What Does an Age-friendly Community Look Like?

people cleaning

If you’ve watched the movie The Intern, you will understand the complicated side of growing old. When they hit the retirement age, they barely have things left to do, especially if they have devoted their younger years purely to their craft. There is a feeling of loneliness attached to old age. Sometimes, they even feel like they are useless.

As a community, it is everybody’s duty to make the elder members feel that they belong. They are already going through so many physical and emotional changes. The last thing they need is to feel alone.

The Older Population in Numbers

There is an ever-growing need for age-friendly communities in the U.S. According to statistics, by the year 2025, there will be more older people than there will be kids. Older Americans comprise 15 percent of the American population today. It is expected to reach 21 percent in 2030. By then, all members of the boomer generation will be over 65 years old.

Even outside of America, the same is happening. The United Nations has projected that by the year 2050, the world population will consist of 16 percent of people over 65. That means one in every six people will be in the older age bracket. This just means that it’s not only the U.S. that needs to be age-friendly as soon as possible; the world does, too.

What Is an Age-friendly Community?

Individual efforts can only do so much. While they help, the best aid the older generation can get will be from policies geared towards their needs. Therefore, it takes a whole nation to raise older adults.

1. The physical environment lets people age actively

According to the U.S. Census Bureau, Americans aged 90 and above have at least one physical disability. They commonly have difficulties running errands alone. This is because their mobility is limited. Walking or climbing stairs are both hard to do.

The community must recognize that older people need to go out, too. They also want some fresh air and to enjoy nature. An age-friendly community must have well-lit sidewalks. These must be maintained to be free from litter and obstacles.

Buildings must also be accessible. They should have railings and elevators as well as automatic doors. Toilets must be accessible for them to use even when they are alone.

The bottom line is that seniors must be able to navigate the community on their own. Respect their decision if they don’t want help and if they want to do things like grocery shopping by themselves. Don’t take away their agency. Instead, make it possible for them to do things their way. They must be free to live the lifestyle they choose.

2. Social participation is encouraged

people smiling together

Even with the younger population, social isolation is detrimental. Did you know that the rate of rehospitalization is high among older patients who are socially isolated? The senior members of a community must feel like they are part of something.

Organize community events and make sure they are part of it. It could be quiz nights. Or you can hold art activities for them where they can paint, make poems, create custom picture items, sing, or dance.

The effects of isolation were highlighted because of the pandemic. In fact, in the United Kingdom, an age-friendly community in Leeds moved their services online when COVID-19 struck. Their staff delivered food, medicines, and other supplies to the older members of their community. They held virtual coffee mornings for members so that they wouldn’t feel lonely. They even offered to help them via phone because getting the senior members to download Zoom proved challenging.

In an age-friendly community, there are opportunities for the elderly to participate. You must recognize that seniors have a lot to offer, given their rich life experience. There is always a thing or two the community can learn from them. community

3. Healthcare and support must be accessible

The older people get, the more they need assistance to do a number of tasks. Not only that, but they also need to maintain medications to keep their bodies healthy. However, it’s no secret that healthcare is not cheap.

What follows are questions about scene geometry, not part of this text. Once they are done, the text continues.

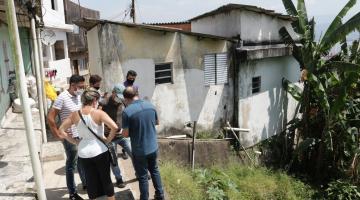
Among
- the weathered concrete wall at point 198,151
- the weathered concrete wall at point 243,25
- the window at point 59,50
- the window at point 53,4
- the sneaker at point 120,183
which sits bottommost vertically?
the weathered concrete wall at point 198,151

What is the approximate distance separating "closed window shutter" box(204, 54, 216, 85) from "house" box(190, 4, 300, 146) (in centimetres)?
96

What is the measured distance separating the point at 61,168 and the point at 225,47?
727cm

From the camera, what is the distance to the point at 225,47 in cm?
1152

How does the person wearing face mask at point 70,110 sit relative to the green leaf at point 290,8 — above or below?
below

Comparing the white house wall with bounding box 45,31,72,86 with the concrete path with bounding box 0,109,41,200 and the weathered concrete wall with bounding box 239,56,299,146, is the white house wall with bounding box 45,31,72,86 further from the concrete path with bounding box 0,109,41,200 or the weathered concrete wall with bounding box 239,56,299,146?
the weathered concrete wall with bounding box 239,56,299,146

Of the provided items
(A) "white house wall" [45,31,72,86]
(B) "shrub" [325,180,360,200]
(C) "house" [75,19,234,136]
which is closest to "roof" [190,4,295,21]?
(C) "house" [75,19,234,136]

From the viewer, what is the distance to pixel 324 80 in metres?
11.2

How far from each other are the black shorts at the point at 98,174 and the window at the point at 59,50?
1482 cm

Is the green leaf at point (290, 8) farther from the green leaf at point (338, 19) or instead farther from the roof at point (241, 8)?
the green leaf at point (338, 19)

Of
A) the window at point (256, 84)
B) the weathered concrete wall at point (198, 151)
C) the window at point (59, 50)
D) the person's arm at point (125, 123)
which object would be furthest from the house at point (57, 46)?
the person's arm at point (125, 123)

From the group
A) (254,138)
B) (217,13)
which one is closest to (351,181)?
(254,138)

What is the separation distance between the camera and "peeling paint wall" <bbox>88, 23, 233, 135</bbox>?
31.1ft

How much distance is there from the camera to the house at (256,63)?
463 inches

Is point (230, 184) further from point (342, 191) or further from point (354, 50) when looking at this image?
point (354, 50)
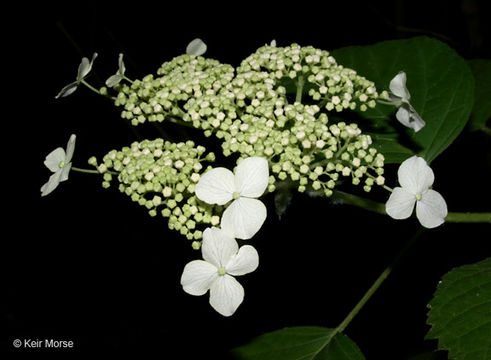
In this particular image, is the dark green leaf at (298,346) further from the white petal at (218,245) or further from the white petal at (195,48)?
the white petal at (195,48)

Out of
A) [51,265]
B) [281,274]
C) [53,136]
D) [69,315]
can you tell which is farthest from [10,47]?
[281,274]

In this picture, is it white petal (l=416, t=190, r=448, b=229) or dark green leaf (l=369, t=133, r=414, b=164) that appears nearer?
white petal (l=416, t=190, r=448, b=229)

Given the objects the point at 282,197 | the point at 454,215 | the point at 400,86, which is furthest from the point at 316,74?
the point at 454,215

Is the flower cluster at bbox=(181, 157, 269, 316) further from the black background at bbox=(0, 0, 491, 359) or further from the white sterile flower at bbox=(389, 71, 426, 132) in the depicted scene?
the black background at bbox=(0, 0, 491, 359)

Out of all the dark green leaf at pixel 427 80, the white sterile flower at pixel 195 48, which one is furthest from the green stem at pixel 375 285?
the white sterile flower at pixel 195 48

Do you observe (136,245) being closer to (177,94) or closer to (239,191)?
(177,94)

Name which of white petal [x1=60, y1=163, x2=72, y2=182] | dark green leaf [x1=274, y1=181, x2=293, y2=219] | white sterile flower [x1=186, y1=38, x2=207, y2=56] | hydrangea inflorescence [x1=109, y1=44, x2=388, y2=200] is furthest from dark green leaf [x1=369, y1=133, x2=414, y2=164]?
white petal [x1=60, y1=163, x2=72, y2=182]

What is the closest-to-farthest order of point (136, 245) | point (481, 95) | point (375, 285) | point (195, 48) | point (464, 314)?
point (464, 314), point (375, 285), point (195, 48), point (481, 95), point (136, 245)
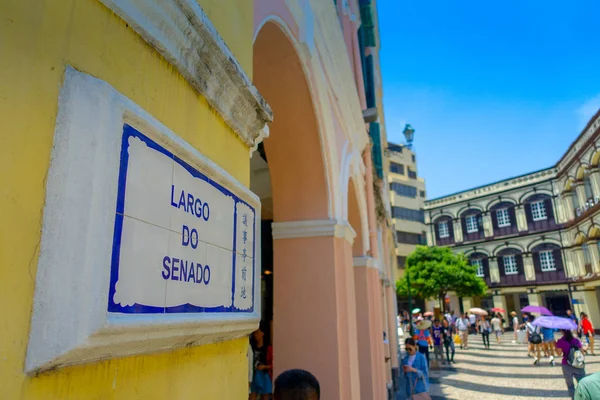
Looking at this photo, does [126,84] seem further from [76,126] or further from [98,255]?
[98,255]

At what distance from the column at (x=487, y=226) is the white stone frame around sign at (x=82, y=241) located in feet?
110

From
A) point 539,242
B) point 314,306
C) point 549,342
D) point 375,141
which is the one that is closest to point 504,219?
point 539,242

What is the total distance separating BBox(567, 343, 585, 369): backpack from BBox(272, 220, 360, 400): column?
496 cm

Partnerships between the local government, non-profit organizations, and community members should help address such needs. Even having a scheduled community lunch is a form of support for the elderly. On the side of the government, there must be a comprehensive policy for a community-based healthcare program.

Final Thoughts

Don’t think of older people as just numbers in a census board. They have a right to live a quality life. Therefore, their physical, social, and medical needs must be met.